### Tasks to perform:
1 - In the post on Pentagon energy weapons, what did early reports on the effects of PEPs mention?
2 - Change "nerve cells" to "neurons" and write out everything from "Early reports on" down to "triggering nerve cells." in the post on Pentagon energy weapons.
3 - Go on with the post on Pentagon energy weapons from where it stops.

==== Given text ====

Tuesday, February 14, 2006
Courtesy of our indefatigable colleagues at Cursor: We have written extensively in the past about the "Active Denial System," a short-range weapon that instantaneously heats the water in your epidermis to intolerably painful temperatures. We wish we could report that the ADS was the nastiest bauble on the Pentagon's wishlist, but alas, we cannot:
Other weapons can affect the nervous system directly. The Pulsed Energy Projectile fires a short intense pulse of laser energy. This vaporizes the outer layer of the target, creating a rapidly-expanding expanding ball of plasma. At different power levels, those expanding plasmas could deliver a harmless warning, stun the target, or disable them - all with pinpoint laser precision from a mile away.We think this project may be farther along than DefenseTech.org is willing to admit. After all, 39% of the American people already believe that the President's shit smells like Aramis pour hommes.
Early reports on the effects of PEPs mentioned temporary paralysis, then thought to be related to ultrasonic shockwaves. It later became apparent that the electromagnetic pulse caused by the expanding plasma was triggering nerve cells.

==== Dataset section ====

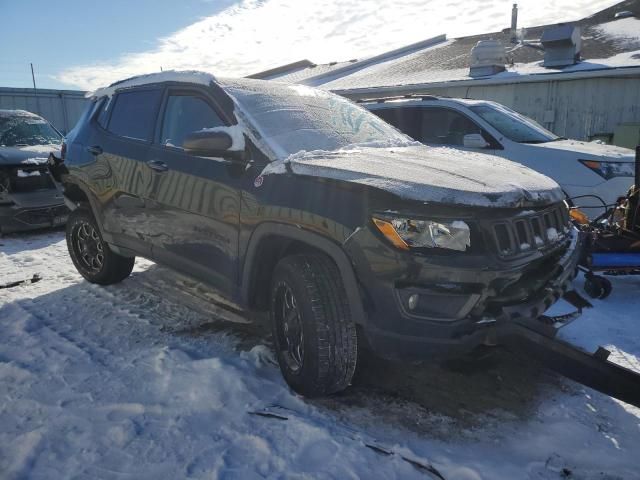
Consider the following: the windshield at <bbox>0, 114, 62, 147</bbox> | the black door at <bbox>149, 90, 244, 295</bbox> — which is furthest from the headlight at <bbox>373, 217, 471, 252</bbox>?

====

### Task results:
1 - Temporary paralysis

2 -
Early reports on the effects of PEPs mentioned temporary paralysis, then thought to be related to ultrasonic shockwaves. It later became apparent that the electromagnetic pulse caused by the expanding plasma was triggering neurons.

3 -
Details of this emerged in a heavily-censored document released to Ed Hammond of the Sunshine Project under the Freedom if Information Act. Called “Sensory consequence of electromagnetic pulsed emitted by laser induced plasmas,” it described research on activating the nerve cells responsible for sensing unpleasant stimuli: heat, damage, pressure, cold. By selectively stimulating a particular nociceptor, a finely tuned PEP might sensations of say, being burned, frozen or dipped in acid -- all without doing the slightest actual harm.
The skin is the easiest target for such stimulation. But, in principle, any sensory nerves could be triggered. The Controlled Effects document suggests “it may be possible to create synthetic images…to confuse an individual' s visual sense or, in a similar manner, confuse his senses of sound, taste, touch, or smell.”